We had a partial outage of the Postmark website and Bounces API endpoint on Apr 24 2014, from approximately 1:00PM EST to 5:30PM EST. At about 1:30PM we narrowed the problem down to our CouchDB views. Discussing the problem with our partner Cloudant, at 2:30PM we realized that during some ongoing maintenance our view shards got deleted and would need to be rebuilt with a rebuild time of >24 hours. This not being an acceptable solution, JP and Nick implemented a series of hotfixes to use different data sources to work around the loss of our CouchDB views. These issues were resolved around 5:30PM.

What was fixed #

  • Viewing messages on the website
  • Single bounce API call, GET /bounces/{bounceID}
  • Bounce dump, GET /bounces/{bounceID}/dump
  • Activating bounces, PUT /bounces/{bounceID}/activate

These portions of the application will show a slight degradation in performance until our views are rebuilt.

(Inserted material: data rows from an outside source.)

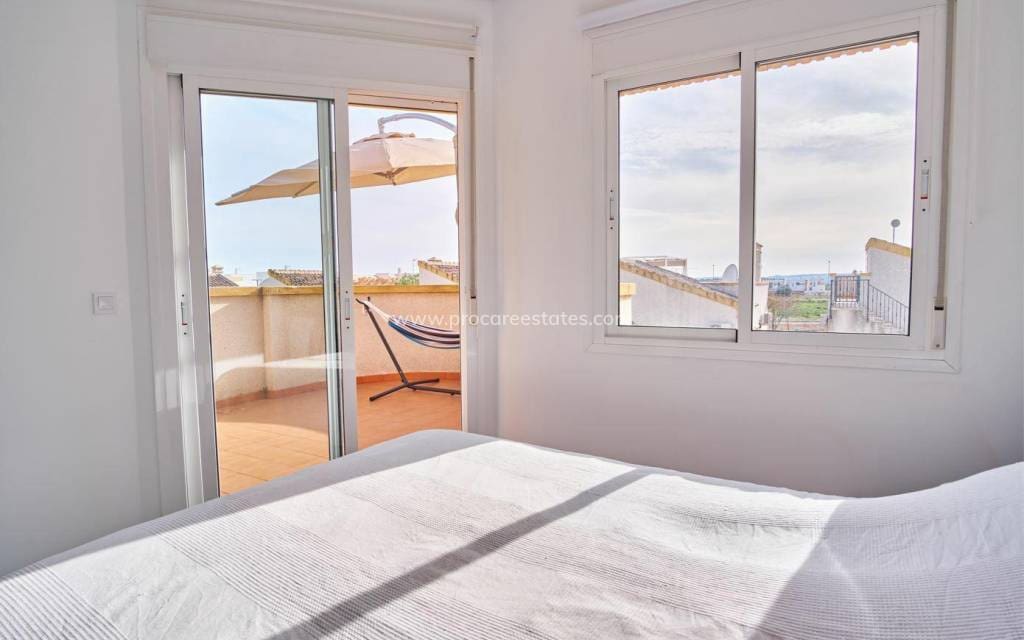 3 Zimmer Villa zu verkaufen in Los Montesinos mit Pool - 260.000 € (Ref: 8885434)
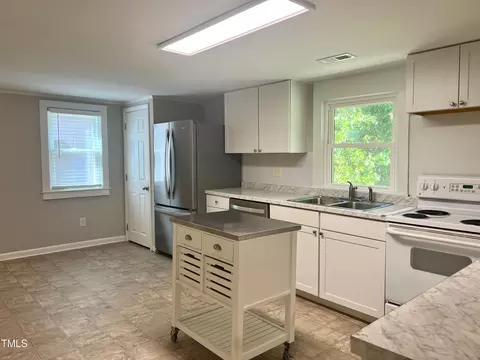 708 E Vance Street St, Dunn, NC 28334 photo 15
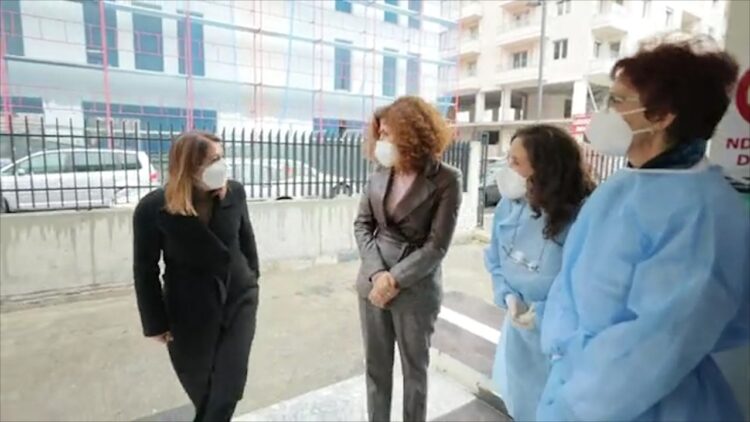 Nisin testet e shpejta për Covid-19 falas në të gjithë vendin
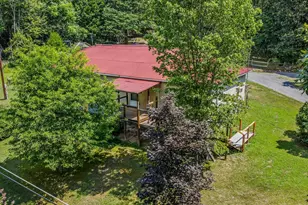 564 Shade Ln, Berkeley Springs, WV 25411 - Photo 25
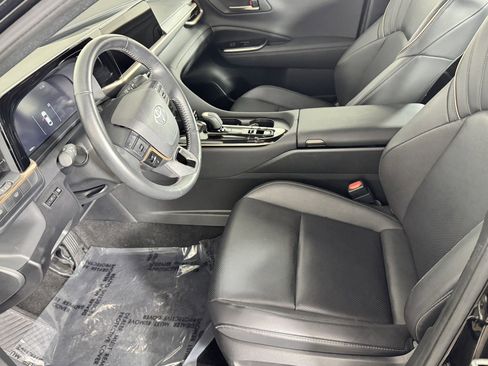 Used 2025 Toyota Crown image 11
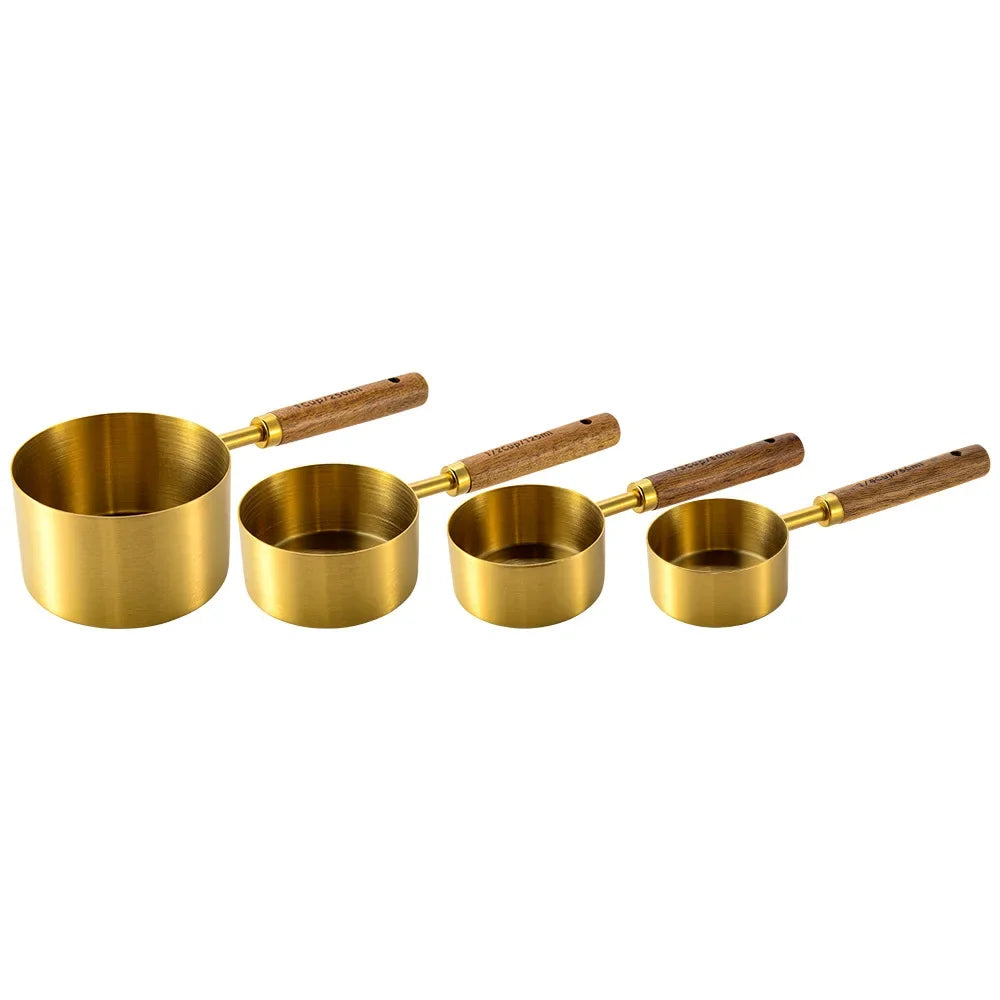 Wooden measuring cup set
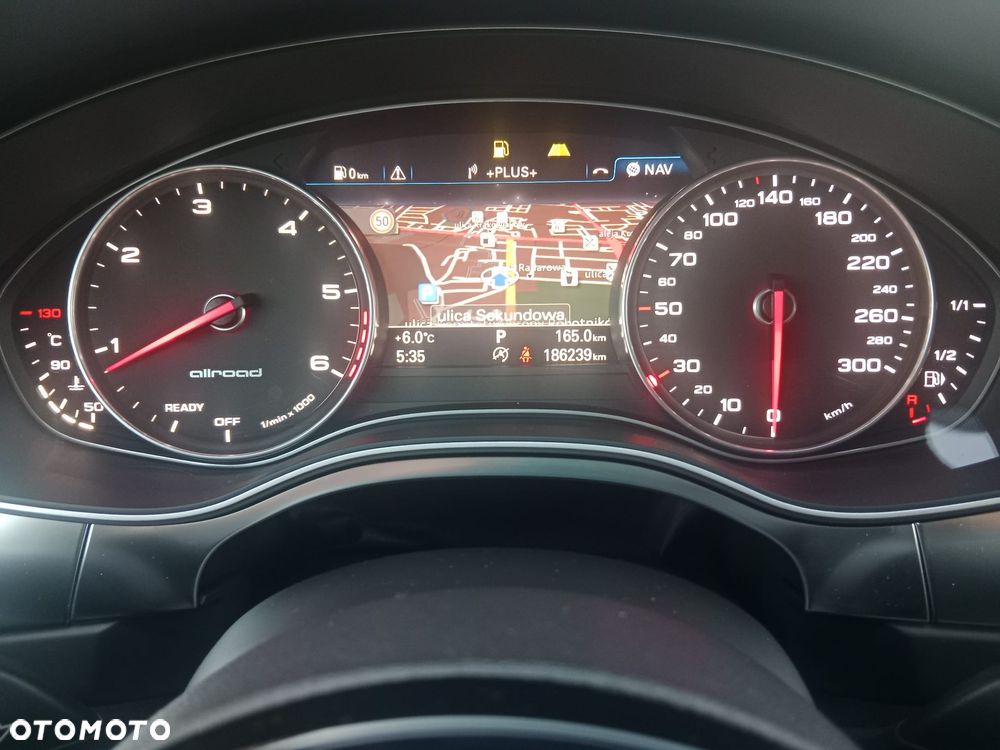 Audi A6 Allroad - 30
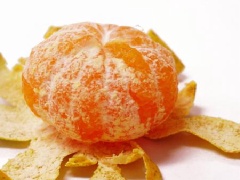 Chuối bóc vỏ, cắt khúc nhỏ. Quýt bóc vỏ, tách múi, bỏ hạt, cho ra chén.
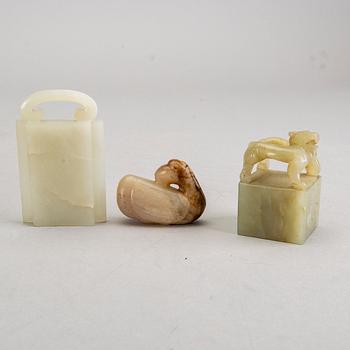 FIGURINER 7 st Kina 1900-tal nefrit.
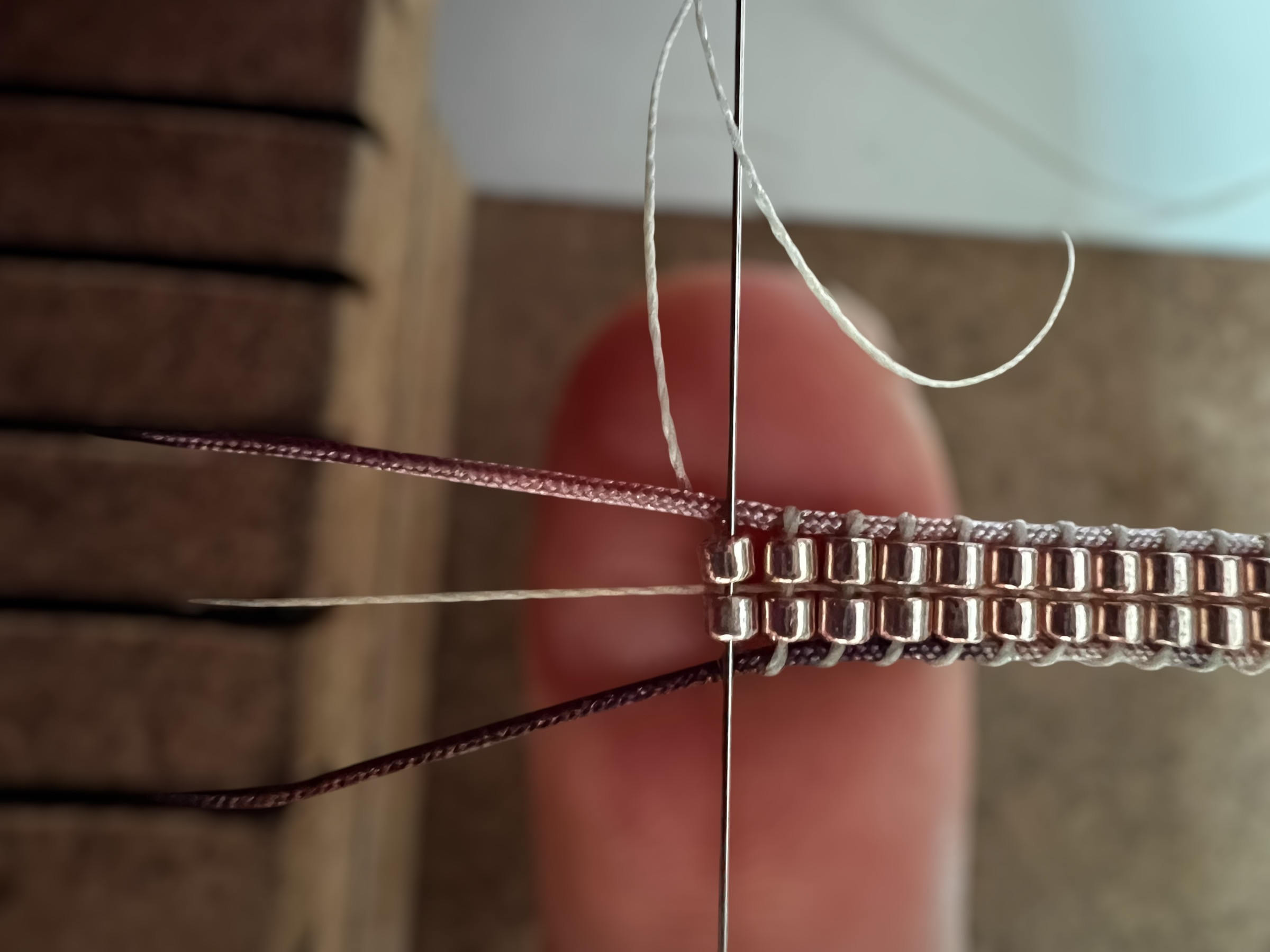 Weef je eigen statement armband met glaskralen - Foto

What we are still fixing #

Deleting a server from the website or the API is not functional right now. We are working to fix this functionality.

Update Apr 29 12:28PM EST deleting servers should be fully functional now.

What we’re doing in the future #

We’re going to leave in place and enhance our hotfix use of alternate data sources so if CouchDB views degrade again recovery will be much quicker. We’re going to continue working closely with Cloudant to make sure our CouchDB cluster is as resilient as possible.